Retype, exactly and with both ends included, the lines below from the one containing "在卵形金属盘说谎油煎的鱼 库存照片" through the end; omit the pictures.

Data items:
-- -- --

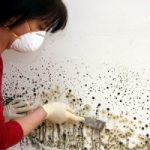 Mold Removal in Corvallis, OR
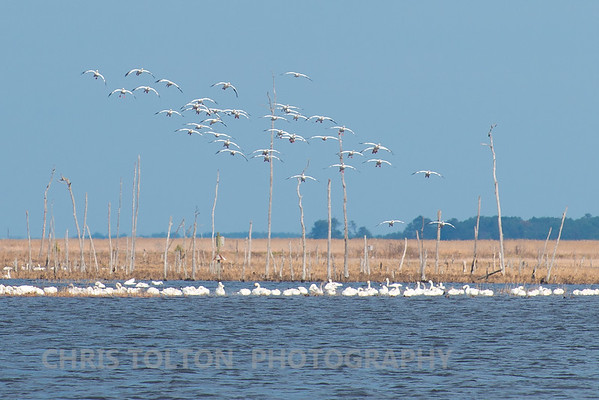 Snow Geese on Final Approach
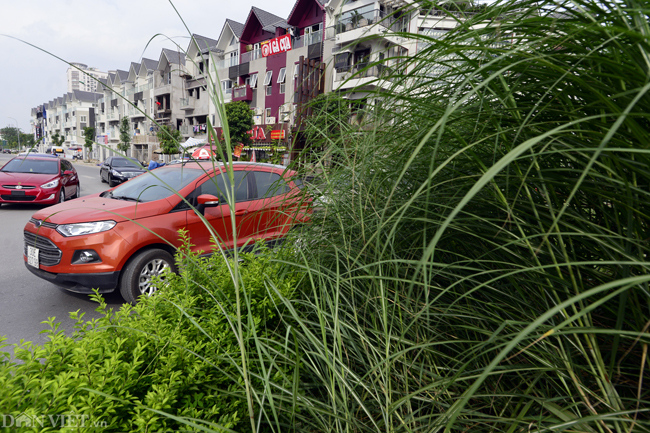 Ảnh: Cỏ mọc um tùm biến ngã tư ở Hà Nội thành vườn hoang-2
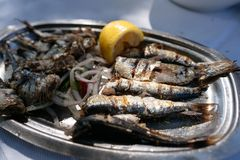 在卵形金属盘说谎油煎的鱼 库存照片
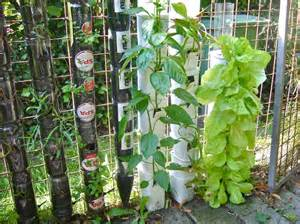 Vertical Garden Containers For Sale - 30 herb garden ideas to spice up your life garden lovers club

-- -- --

▶ Reply to the task:
 在卵形金属盘说谎油煎的鱼 库存照片
 Vertical Garden Containers For Sale - 30 herb garden ideas to spice up your life garden lovers club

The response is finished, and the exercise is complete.